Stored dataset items
* * * *

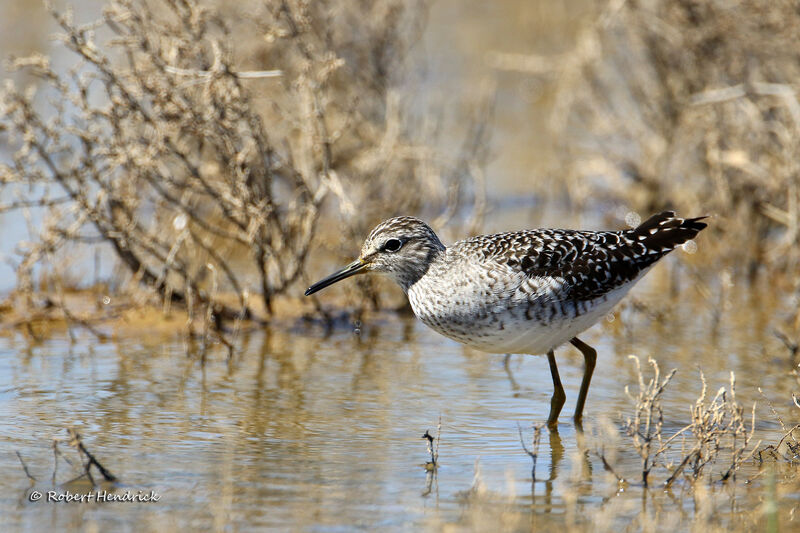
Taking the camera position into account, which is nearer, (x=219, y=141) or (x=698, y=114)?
(x=219, y=141)

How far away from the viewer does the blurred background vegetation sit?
7.34 metres

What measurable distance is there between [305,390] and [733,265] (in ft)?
15.7

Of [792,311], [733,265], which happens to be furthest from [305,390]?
[733,265]

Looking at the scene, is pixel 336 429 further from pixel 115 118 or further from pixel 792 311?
pixel 792 311

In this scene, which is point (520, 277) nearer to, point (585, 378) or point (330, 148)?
point (585, 378)

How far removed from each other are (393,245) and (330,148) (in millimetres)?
1840

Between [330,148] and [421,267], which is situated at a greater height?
[330,148]

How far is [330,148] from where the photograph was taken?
811cm

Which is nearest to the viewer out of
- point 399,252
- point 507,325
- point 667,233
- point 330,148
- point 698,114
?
point 507,325

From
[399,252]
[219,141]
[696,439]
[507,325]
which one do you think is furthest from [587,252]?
[219,141]

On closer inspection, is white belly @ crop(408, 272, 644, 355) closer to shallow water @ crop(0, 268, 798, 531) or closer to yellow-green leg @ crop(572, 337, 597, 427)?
yellow-green leg @ crop(572, 337, 597, 427)

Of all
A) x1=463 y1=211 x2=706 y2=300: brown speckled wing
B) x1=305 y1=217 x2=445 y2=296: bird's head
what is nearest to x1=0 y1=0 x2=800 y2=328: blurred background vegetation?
x1=305 y1=217 x2=445 y2=296: bird's head

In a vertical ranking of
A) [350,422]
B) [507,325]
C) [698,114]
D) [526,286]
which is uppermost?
[698,114]

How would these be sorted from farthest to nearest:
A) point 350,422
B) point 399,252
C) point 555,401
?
point 399,252 < point 555,401 < point 350,422
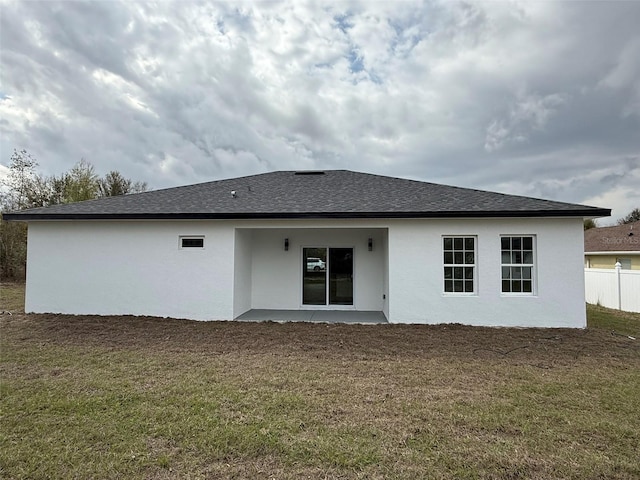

* * * *

--- THE PROBLEM ---
Render every line of the records above as a Markdown table with the columns "Row" and "Entry," numbering each row and omitting blank lines. Leave the pictures out of the table.

--- REPLY ---
| Row | Entry |
|---|---|
| 1 | Taking the camera position into account, which is nearer, (x=219, y=141) or (x=698, y=114)? |
| 2 | (x=219, y=141) |
| 3 | How far away from the viewer does the blurred background vegetation sit? |
| 4 | 7.34 metres |
| 5 | What measurable distance is there between [305,390] and [733,265] (in ft)? |
| 6 | 15.7 |
| 7 | Of [792,311], [733,265], which happens to be furthest from [305,390]? |
| 8 | [733,265] |
| 9 | Looking at the scene, is pixel 336 429 further from pixel 115 118 or further from pixel 792 311? |
| 10 | pixel 792 311 |
| 11 | In this scene, which is point (520, 277) nearer to, point (585, 378) or point (330, 148)? |
| 12 | point (585, 378) |
| 13 | How far removed from each other are (393,245) and (330,148) (in millimetres)? |
| 14 | 1840 |
| 15 | Between [330,148] and [421,267], which is situated at a greater height? |
| 16 | [330,148] |
| 17 | How far is [330,148] from where the photograph was taken? |
| 18 | 811cm |
| 19 | Which is nearest to the viewer out of |
| 20 | - point 399,252 |
| 21 | - point 507,325 |
| 22 | - point 667,233 |
| 23 | - point 330,148 |
| 24 | - point 698,114 |
| 25 | ? |
| 26 | point 507,325 |
| 27 | From |
| 28 | [399,252] |
| 29 | [219,141] |
| 30 | [696,439] |
| 31 | [507,325] |
| 32 | which one do you think is furthest from [587,252]? |
| 33 | [219,141] |
| 34 | On closer inspection, is white belly @ crop(408, 272, 644, 355) closer to shallow water @ crop(0, 268, 798, 531) or closer to yellow-green leg @ crop(572, 337, 597, 427)? |
| 35 | yellow-green leg @ crop(572, 337, 597, 427) |
| 36 | Of all |
| 37 | A) x1=463 y1=211 x2=706 y2=300: brown speckled wing |
| 38 | B) x1=305 y1=217 x2=445 y2=296: bird's head |
| 39 | what is nearest to x1=0 y1=0 x2=800 y2=328: blurred background vegetation? |
| 40 | x1=305 y1=217 x2=445 y2=296: bird's head |
| 41 | In a vertical ranking of |
| 42 | A) [350,422] |
| 43 | B) [507,325] |
| 44 | C) [698,114] |
| 45 | D) [526,286] |
| 46 | which is uppermost? |
| 47 | [698,114] |
| 48 | How would these be sorted from farthest to nearest: |
| 49 | A) point 350,422 |
| 50 | B) point 399,252 |
| 51 | C) point 555,401 |
| 52 | ? |
| 53 | point 399,252 < point 555,401 < point 350,422 |